### Exercise prompt:
In the entries below, find the line containing "(FireflyExperience photo)" and the line containing "pigs eating pasture in the sun". Copy those two lines and everything between them exactly, without the pictures.

### Task material:
**********
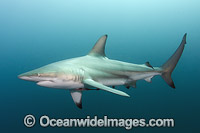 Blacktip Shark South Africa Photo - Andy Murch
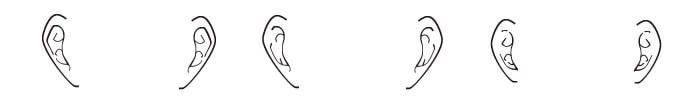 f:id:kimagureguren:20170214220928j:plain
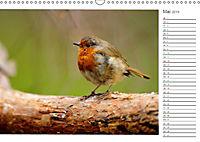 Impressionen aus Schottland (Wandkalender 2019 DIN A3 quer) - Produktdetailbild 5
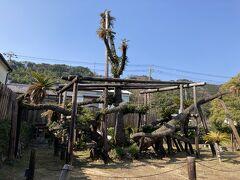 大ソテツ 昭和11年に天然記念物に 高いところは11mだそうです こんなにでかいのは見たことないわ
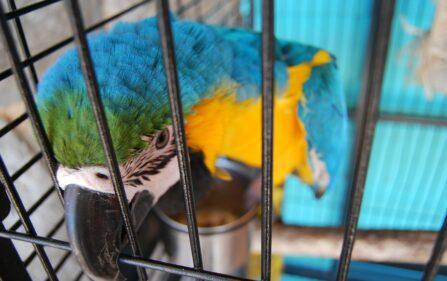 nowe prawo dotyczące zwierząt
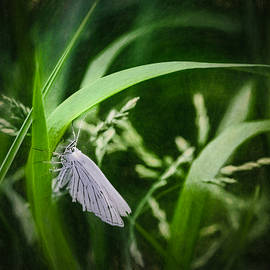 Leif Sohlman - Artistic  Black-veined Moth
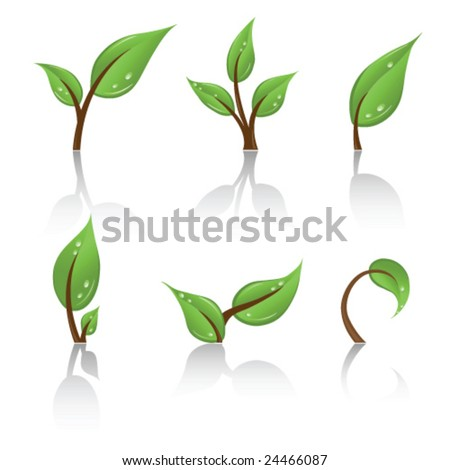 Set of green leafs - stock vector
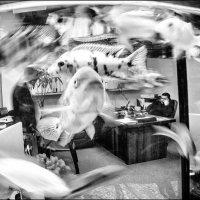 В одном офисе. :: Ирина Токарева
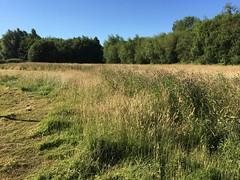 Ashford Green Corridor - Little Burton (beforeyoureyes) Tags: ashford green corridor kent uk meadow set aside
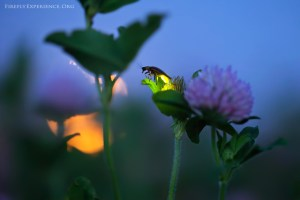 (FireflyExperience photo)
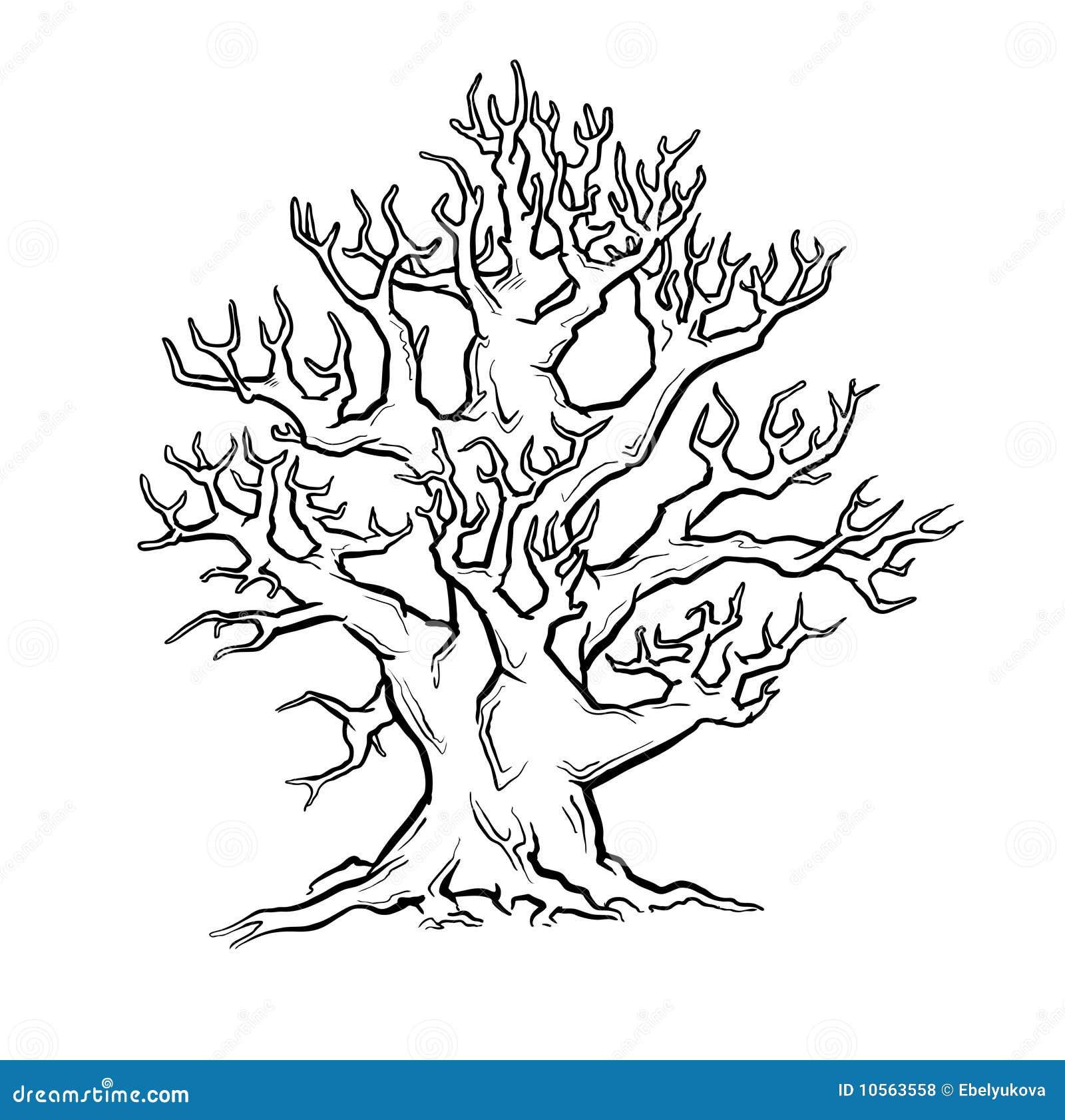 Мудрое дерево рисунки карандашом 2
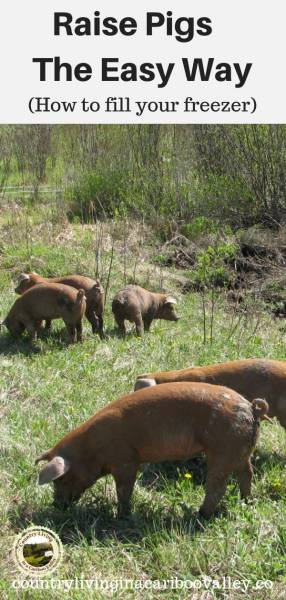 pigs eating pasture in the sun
**********
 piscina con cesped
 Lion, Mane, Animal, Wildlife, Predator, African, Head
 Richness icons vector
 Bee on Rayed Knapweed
**********
### Written solution:
 (FireflyExperience photo)
 Мудрое дерево рисунки карандашом 2
 pigs eating pasture in the sun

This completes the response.